Just wondering, purely hypothetical, and extraordinarily unlikely, but if we draft Erik Karlsson the center, and he ends up making the team one day, how do they work the jerseys? will they just both have to say Karlsson because there's no way to distinguish?
I don't think there are official rules for this scenario. I know you must have your full surname, but beyond that it's just convention to use the first letter of the name as a distinguisher.
I'd imagine the team would have on player's nameplate read "E Karlsson" while the other's read just "Karlsson" or something similar.
__________________ CanadianHockey________ __ __________Sens, Oilers, and Team Canada
He can still call everybody "the Ottawa player" or he can just continue to have his regular flashback seizures:
King Clancy passes to Erik Karlsson, Karlsson passes to Neil Brady, Neil Brady passes Petr Schastafarian, the Ottawa player passes to Andy Dackell and he scores. Mike Foligno with the go ahead goal against Reggie Lemelin.
Holy crap, it isn't that difficult to distinguish between two players with the same name. The teams even make it easier for you by giving them different numbered jerseys to wear. Unless you're Bob Cole, it should not be an issue.

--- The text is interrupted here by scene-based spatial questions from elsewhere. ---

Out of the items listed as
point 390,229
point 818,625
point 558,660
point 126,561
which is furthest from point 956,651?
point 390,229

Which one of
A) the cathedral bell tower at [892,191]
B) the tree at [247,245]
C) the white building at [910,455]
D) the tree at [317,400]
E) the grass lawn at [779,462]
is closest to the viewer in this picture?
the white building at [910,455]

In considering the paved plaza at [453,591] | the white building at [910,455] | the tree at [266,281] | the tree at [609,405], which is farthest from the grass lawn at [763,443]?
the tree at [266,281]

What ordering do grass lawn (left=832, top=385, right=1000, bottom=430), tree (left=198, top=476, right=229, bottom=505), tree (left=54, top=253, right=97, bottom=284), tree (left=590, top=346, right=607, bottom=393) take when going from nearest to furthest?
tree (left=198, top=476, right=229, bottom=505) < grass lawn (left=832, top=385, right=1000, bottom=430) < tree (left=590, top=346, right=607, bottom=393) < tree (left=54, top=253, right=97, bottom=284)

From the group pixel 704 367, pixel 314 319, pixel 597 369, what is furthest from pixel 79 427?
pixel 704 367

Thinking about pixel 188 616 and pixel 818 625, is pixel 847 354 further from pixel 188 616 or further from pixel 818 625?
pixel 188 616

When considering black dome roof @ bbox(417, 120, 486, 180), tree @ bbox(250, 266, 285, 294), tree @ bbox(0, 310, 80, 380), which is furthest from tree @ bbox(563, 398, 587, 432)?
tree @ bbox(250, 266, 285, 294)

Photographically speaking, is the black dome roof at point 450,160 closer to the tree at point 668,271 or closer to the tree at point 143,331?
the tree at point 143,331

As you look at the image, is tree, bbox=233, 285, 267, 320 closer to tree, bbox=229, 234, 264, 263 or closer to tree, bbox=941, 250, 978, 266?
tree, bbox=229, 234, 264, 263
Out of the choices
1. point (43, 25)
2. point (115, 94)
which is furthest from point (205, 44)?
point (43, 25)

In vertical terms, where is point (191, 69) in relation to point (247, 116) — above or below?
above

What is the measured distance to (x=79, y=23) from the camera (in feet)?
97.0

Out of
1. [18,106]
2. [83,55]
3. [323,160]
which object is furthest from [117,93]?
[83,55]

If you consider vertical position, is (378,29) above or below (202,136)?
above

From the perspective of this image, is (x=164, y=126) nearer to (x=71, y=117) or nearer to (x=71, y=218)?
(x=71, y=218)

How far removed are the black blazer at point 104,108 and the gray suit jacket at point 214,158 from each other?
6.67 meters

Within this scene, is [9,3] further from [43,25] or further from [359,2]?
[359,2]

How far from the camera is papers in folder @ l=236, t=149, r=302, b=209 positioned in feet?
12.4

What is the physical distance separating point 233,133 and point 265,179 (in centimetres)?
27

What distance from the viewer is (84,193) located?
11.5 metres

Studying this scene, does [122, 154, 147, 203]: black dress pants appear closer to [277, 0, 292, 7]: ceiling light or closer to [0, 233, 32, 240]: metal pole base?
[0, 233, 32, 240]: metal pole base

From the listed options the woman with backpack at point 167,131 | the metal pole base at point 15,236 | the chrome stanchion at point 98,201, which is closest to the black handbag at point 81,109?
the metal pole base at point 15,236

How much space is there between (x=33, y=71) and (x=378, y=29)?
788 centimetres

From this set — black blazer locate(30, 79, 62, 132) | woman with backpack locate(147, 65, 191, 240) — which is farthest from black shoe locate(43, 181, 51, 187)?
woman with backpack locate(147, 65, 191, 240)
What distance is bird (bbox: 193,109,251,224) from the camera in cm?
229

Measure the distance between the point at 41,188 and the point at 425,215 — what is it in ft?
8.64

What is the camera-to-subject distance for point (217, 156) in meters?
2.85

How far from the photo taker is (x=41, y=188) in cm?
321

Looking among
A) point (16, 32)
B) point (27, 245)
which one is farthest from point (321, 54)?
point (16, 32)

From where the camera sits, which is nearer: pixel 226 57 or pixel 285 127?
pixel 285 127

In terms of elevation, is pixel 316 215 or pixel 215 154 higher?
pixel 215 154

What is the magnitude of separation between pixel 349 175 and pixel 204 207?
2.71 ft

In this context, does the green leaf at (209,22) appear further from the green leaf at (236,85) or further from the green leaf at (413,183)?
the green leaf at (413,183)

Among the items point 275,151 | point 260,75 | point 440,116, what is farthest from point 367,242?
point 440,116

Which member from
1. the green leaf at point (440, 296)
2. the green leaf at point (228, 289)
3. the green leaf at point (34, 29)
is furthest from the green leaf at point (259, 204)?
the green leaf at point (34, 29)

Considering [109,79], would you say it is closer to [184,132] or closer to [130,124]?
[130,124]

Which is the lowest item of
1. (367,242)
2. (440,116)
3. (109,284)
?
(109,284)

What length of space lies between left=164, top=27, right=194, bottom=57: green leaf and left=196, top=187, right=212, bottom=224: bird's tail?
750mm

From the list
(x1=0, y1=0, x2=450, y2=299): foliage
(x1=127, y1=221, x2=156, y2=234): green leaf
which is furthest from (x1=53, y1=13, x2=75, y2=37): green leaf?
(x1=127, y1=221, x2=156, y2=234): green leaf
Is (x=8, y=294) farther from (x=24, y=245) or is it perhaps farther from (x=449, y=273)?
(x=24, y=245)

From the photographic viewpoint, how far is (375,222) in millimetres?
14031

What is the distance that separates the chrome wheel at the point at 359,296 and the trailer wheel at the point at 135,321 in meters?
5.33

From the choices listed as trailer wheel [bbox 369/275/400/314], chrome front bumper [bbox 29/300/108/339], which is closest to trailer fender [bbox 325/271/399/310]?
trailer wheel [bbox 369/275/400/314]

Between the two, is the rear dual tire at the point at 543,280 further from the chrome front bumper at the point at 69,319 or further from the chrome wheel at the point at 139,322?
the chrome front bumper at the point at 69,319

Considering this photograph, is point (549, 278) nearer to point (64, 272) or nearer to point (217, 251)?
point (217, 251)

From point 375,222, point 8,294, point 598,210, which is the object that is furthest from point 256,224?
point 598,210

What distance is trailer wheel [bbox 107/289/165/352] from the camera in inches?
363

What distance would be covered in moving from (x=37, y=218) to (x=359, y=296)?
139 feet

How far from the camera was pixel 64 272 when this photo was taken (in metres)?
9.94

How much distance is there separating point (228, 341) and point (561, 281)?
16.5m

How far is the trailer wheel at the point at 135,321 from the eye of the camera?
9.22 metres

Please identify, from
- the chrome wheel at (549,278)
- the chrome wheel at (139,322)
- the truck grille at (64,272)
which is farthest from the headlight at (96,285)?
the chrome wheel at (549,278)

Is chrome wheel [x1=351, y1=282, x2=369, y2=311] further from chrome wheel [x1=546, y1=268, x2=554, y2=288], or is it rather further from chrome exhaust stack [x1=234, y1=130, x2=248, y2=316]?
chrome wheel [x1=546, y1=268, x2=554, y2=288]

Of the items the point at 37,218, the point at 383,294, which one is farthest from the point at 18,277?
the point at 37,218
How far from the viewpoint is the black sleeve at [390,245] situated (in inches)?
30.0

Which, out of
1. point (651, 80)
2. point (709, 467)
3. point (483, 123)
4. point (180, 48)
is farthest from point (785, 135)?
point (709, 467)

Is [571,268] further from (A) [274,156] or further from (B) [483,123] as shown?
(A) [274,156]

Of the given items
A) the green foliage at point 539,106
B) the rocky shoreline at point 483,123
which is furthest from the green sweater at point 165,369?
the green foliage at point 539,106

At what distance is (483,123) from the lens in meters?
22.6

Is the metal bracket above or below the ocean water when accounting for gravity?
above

Frank and Peter Mahovolich didn't have initials on their jerseys, and they were both forwards on the same team at the same time, and even played on the same line occasionally. Yet, somehow, everyone managed to get them straight, one was number 20 the other 27. Pretty ingenious of them to come up with that idea. Imagine that, different numbers!
Do today's fans have such an attention deficit disorder that they can be so easily confused because two players on a team have the same name? Has it really gotten that bad? Maybe they should just scrap the names altogether and just have numbers. Force the fans to pay more attention to the game being played instead of their smart phones.
At my old job we had two guys named Tyler with the exact same last name. We just called them Tyler1 and Tyler2. The good thing is that hockey players already have numbers attached to their name, so that wouldn't be an issue.